◆ Aim ◆
Extract the lines word for word, starting with the first line of the records and going on through the line that contains "124L62 115L50 109L32", both included.
-- Begin Supplied material --
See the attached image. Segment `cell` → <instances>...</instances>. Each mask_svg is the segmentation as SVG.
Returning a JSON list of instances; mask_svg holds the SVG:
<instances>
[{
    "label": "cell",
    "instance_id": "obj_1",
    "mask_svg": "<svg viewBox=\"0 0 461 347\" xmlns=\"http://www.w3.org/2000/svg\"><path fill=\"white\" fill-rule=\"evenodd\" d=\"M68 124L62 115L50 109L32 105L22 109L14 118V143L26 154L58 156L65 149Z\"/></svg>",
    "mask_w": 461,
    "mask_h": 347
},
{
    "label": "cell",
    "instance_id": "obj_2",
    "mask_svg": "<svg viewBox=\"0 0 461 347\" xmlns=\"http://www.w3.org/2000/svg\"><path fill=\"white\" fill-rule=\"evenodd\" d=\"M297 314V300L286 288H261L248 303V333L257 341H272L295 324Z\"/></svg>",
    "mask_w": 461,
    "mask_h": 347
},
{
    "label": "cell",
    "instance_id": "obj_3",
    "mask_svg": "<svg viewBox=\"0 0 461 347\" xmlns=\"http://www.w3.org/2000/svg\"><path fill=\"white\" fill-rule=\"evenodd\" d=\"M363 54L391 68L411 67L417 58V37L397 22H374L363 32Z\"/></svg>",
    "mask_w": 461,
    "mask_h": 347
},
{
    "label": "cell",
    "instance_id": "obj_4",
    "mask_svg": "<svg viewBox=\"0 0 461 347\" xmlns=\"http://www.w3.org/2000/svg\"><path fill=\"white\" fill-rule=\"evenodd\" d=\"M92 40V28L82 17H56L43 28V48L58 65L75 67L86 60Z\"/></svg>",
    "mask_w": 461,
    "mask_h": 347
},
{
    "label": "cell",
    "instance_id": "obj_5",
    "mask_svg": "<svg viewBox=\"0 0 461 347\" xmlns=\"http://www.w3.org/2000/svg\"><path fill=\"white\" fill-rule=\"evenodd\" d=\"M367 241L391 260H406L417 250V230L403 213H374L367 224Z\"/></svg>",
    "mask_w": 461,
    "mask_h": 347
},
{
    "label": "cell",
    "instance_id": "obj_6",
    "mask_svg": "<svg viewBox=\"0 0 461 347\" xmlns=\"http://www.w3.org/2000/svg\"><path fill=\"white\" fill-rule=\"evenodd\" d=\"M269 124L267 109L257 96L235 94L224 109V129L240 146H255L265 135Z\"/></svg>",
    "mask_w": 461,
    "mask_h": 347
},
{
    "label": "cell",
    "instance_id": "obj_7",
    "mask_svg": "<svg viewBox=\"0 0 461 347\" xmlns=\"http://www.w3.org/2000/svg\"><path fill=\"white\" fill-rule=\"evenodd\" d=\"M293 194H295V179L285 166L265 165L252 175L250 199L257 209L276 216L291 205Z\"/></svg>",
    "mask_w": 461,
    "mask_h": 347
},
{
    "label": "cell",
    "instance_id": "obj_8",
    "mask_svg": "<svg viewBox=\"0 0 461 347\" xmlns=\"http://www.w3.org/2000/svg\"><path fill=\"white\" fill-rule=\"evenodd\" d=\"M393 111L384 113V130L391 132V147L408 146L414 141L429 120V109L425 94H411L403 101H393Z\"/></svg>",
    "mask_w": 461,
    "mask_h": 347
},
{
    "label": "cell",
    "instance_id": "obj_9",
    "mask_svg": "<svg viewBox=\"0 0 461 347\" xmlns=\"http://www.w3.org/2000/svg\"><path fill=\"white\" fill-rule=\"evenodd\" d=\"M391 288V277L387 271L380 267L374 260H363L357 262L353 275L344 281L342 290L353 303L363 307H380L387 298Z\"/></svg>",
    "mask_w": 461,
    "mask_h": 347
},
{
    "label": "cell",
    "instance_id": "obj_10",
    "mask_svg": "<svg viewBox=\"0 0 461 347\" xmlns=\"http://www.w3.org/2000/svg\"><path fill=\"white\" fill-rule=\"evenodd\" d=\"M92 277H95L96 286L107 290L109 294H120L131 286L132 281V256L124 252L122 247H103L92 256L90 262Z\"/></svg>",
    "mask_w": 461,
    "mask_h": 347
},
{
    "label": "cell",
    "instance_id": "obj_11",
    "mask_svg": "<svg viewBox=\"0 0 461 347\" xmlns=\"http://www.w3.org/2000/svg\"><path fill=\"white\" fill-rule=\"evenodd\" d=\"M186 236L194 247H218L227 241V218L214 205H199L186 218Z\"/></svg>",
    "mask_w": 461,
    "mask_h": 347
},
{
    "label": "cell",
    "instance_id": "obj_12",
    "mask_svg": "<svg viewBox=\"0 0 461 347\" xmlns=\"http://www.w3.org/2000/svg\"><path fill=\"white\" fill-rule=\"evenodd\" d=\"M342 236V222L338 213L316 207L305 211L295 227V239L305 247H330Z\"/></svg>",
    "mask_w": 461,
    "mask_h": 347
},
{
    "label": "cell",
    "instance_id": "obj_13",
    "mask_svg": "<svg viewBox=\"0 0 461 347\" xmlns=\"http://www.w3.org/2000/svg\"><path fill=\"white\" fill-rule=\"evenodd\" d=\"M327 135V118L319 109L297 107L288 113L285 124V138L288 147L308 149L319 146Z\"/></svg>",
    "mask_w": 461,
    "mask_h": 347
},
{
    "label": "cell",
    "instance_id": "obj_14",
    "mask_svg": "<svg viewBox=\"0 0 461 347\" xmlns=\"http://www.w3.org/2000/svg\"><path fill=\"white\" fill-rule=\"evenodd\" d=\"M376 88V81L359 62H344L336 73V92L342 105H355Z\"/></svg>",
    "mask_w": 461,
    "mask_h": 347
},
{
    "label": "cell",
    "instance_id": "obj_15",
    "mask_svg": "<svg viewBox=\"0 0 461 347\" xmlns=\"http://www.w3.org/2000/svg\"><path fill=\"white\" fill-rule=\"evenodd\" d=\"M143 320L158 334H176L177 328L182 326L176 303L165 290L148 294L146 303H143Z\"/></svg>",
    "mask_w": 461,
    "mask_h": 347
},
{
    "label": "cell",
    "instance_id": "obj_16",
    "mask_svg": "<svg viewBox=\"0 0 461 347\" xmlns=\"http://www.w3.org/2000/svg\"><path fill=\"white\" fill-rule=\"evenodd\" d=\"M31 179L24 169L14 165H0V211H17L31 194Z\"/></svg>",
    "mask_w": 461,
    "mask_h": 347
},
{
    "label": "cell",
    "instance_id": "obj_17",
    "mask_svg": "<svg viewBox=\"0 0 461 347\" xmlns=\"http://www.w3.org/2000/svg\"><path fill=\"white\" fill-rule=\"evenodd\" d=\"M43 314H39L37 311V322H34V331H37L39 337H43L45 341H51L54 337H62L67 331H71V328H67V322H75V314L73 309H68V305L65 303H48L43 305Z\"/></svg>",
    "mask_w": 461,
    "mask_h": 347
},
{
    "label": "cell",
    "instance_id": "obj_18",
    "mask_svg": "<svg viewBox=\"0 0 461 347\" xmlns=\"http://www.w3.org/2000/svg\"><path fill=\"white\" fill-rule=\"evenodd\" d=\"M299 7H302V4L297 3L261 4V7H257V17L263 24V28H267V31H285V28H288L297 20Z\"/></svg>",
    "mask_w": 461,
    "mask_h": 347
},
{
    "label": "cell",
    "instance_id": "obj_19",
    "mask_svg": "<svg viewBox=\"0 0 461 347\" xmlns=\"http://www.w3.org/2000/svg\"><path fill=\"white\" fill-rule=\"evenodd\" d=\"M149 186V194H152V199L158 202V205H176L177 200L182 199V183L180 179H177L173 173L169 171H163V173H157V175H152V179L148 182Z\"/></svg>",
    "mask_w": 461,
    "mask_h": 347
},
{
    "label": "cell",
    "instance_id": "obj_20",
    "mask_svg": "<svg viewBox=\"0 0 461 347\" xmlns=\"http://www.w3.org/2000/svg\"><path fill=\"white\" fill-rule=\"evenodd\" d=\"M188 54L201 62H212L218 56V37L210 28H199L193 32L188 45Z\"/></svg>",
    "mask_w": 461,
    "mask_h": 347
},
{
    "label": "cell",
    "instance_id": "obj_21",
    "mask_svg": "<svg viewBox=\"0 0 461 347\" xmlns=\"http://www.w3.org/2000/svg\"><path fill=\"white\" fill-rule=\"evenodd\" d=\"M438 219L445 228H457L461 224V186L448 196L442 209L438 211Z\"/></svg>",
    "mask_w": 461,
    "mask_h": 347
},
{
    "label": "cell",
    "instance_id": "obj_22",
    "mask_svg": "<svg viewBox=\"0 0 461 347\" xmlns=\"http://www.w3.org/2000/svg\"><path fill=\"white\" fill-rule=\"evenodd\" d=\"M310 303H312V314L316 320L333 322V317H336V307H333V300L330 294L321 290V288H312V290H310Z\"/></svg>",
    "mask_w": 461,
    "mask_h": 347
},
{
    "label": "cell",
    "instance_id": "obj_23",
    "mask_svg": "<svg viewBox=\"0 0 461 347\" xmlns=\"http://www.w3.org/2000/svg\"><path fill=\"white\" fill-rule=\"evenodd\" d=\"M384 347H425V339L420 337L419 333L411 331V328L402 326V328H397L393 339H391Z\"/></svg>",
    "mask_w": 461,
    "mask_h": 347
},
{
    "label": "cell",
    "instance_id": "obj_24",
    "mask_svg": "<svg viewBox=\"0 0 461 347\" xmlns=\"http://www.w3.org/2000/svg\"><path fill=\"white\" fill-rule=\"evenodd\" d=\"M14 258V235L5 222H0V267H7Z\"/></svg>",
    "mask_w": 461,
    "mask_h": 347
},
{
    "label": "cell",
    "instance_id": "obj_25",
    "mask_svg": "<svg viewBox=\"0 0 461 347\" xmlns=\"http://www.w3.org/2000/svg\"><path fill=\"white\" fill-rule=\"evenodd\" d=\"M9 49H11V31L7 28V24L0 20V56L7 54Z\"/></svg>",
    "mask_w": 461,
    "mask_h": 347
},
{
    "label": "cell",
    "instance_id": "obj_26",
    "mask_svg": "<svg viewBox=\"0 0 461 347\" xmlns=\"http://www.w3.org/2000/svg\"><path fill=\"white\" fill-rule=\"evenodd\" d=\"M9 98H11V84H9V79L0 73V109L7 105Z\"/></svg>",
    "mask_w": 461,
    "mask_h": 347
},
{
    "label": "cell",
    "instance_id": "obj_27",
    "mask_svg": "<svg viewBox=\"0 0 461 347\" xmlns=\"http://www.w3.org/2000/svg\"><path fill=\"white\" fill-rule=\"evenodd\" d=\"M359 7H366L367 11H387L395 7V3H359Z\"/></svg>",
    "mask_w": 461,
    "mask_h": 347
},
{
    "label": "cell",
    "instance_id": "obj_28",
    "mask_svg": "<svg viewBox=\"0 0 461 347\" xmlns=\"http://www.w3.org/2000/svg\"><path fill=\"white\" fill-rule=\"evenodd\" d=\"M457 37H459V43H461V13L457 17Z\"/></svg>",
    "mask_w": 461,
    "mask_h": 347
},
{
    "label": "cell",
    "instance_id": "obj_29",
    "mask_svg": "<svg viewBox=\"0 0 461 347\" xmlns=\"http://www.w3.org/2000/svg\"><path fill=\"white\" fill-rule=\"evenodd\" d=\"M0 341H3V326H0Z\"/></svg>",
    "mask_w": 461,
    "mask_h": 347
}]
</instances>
-- End Supplied material --
◆ Worked solution ◆
See the attached image. Segment `cell` → <instances>...</instances>. Each mask_svg is the segmentation as SVG.
Returning a JSON list of instances; mask_svg holds the SVG:
<instances>
[{
    "label": "cell",
    "instance_id": "obj_1",
    "mask_svg": "<svg viewBox=\"0 0 461 347\" xmlns=\"http://www.w3.org/2000/svg\"><path fill=\"white\" fill-rule=\"evenodd\" d=\"M68 124L62 115L50 109L32 105L22 109L14 118V143L26 154L58 156L65 149Z\"/></svg>",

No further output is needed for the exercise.